According to police records, Saul Smith’s blood alcohol concentration was .18 at the time of his arrest, or more than double Minnesota’s legal limit. For his part, Mbakwe managed to avoid a jail sentence and was instead placed on two years probation for a DWI he received over the summer.
Though the two events have been news in Minneapolis, those who follow sports closely have likely heard many similar stories of athletes, whether professional or amateur, that have imbibed and then jumped behind the wheel. Given how often the media blasts headlines of badly behaved athletes, some might wonder just how deserved the wild reputation is. One sports website, SB Nation, decided to see whether there is any truth to the charge that athletes are more prone to drunk driving than other people and stumbled upon some interesting information.
The researchers used data gathered from the FBI and other public databases and compared the DWI/DUI records of professional athletes across a variety of sports with the overall rate for drivers in the United States. The numbers showed that the overall arrest rate for U.S. drivers in the past year is 1 in 149. NFL players were slightly less likely to be picked up for drunk driving, with an arrest rate of 1 in 160. The news was even better for professional baseball and basketball players. The NBA saw an arrest rate of 1 in 237.5 while the MLB only had 1 player in 433 arrested for drunk driving, a figure three times below the national average.
The data gathered by SB Nation clearly reveals that professional athletes have a lower and, sometimes significantly lower, arrest rates than the general public. The notion of wild athletes has more to do with obsessive media coverage than it does with reality. The people arrested are famous and newspapers like covering the scandal.

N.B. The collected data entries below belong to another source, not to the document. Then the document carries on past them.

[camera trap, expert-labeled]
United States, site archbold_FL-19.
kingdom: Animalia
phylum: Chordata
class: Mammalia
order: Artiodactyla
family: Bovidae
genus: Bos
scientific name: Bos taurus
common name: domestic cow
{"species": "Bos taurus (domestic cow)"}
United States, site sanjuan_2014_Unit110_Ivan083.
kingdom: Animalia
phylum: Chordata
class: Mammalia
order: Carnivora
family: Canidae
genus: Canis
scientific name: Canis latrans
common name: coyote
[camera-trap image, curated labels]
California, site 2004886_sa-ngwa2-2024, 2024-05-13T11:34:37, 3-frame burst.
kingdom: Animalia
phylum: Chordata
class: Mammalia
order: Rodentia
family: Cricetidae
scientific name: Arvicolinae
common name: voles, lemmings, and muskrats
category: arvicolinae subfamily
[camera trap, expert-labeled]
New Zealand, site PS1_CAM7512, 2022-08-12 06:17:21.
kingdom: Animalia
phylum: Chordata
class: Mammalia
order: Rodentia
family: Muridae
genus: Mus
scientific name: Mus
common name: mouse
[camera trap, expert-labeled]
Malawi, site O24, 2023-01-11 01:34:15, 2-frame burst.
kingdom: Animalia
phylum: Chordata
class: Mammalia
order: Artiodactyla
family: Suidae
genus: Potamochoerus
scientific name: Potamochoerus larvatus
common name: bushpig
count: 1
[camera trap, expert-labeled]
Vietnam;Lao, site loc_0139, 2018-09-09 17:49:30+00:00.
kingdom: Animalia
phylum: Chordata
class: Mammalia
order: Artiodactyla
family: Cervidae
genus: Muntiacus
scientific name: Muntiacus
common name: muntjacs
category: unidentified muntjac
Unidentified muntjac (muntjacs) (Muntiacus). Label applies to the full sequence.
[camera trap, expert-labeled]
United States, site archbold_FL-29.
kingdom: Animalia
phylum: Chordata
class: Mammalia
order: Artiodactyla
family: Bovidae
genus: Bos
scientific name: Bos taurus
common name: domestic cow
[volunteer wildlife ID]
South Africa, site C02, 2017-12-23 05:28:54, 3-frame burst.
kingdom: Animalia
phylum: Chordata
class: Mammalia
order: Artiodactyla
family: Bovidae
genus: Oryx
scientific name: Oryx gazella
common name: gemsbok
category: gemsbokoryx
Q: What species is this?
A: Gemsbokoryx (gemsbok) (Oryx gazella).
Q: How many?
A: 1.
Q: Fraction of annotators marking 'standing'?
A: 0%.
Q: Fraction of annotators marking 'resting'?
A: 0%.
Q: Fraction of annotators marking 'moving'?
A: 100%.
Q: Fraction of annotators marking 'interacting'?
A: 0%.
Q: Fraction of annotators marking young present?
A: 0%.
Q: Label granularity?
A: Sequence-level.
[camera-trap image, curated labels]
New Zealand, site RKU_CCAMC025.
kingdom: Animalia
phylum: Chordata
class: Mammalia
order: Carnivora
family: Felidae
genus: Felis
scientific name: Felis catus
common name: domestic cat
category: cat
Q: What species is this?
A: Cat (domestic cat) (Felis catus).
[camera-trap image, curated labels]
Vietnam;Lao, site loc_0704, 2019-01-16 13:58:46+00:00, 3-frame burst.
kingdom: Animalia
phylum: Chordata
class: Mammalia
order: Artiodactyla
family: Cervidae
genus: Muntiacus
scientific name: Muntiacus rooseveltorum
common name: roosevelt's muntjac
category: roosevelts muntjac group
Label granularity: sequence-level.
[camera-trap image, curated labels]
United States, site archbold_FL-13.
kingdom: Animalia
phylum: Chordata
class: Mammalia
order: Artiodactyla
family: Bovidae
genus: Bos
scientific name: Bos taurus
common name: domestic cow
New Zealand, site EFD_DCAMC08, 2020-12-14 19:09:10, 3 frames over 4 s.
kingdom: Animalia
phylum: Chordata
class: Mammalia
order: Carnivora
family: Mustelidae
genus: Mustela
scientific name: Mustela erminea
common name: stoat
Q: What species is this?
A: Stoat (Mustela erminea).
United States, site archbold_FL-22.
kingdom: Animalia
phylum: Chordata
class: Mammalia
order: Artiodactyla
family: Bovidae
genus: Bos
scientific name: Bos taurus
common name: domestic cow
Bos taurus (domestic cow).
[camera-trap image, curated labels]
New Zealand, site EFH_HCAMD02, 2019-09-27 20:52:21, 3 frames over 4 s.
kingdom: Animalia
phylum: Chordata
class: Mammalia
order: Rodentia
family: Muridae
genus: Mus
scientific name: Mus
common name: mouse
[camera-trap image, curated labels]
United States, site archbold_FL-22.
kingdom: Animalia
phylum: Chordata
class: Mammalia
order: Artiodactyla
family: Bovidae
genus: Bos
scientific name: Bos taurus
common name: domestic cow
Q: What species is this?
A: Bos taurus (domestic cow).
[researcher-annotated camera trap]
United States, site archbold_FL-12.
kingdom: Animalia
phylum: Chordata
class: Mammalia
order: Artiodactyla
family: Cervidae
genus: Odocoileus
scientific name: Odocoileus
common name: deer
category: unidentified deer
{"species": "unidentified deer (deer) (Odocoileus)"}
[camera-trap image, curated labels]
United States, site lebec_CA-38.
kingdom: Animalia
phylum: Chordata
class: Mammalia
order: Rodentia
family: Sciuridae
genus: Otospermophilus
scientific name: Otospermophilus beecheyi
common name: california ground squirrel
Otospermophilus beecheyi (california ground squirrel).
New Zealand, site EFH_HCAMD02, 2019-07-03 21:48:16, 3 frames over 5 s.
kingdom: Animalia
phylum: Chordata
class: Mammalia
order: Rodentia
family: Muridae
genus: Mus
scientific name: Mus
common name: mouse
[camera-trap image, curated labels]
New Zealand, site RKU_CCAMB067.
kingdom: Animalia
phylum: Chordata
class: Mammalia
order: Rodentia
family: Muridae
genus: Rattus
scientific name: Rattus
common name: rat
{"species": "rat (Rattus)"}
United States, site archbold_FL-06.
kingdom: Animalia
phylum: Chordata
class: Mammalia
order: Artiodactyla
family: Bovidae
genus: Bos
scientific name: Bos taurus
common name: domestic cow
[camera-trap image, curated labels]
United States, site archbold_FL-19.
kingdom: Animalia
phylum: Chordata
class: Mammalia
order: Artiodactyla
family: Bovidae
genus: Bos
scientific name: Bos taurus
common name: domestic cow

Though their arrest rate is lower, the fact is it should be. Athletes, whether professional or amateur, have opportunities available to them that most normal people do not. There are plenty of people without enough money to spare for a cab, let alone a limo that could ferry them home from bars. Many teams offer a safe ride program created specifically to avoid such legal problems. Athletes have friends and networks of support built into their schools or professional organizations, with an army of people who would happily come help if they were asked.
It’s a tragedy that people with so many opportunities can still make such poor decisions. It makes it easier to understand how an ordinary person, without the benefit of an entourage, personal assistant or team limo service might run into similar problems with the law.